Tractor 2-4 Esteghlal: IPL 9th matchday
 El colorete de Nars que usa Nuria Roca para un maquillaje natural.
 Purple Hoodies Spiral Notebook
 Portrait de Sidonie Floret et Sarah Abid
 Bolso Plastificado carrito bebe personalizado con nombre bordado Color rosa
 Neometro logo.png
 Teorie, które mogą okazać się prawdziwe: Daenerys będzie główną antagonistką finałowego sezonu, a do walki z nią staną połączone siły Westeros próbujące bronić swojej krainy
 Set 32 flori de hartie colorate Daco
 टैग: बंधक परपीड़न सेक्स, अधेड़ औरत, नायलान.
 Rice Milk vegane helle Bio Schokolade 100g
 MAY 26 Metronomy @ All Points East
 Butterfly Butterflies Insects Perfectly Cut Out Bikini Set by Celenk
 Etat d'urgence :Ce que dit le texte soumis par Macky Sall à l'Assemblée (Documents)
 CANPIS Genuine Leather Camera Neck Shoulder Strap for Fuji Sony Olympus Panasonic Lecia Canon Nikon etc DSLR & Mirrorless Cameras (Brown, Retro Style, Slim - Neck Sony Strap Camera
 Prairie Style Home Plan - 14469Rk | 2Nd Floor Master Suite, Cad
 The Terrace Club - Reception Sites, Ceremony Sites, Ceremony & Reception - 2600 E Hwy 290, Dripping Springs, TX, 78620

= = = = =

• **ABOUT THIS EXERCISE**:
Check each line above for the word "Style" and copy the ones that have it.

• **SOLUTION FOR THIS PROBLEM**:
 CANPIS Genuine Leather Camera Neck Shoulder Strap for Fuji Sony Olympus Panasonic Lecia Canon Nikon etc DSLR & Mirrorless Cameras (Brown, Retro Style, Slim - Neck Sony Strap Camera
 Prairie Style Home Plan - 14469Rk | 2Nd Floor Master Suite, Cad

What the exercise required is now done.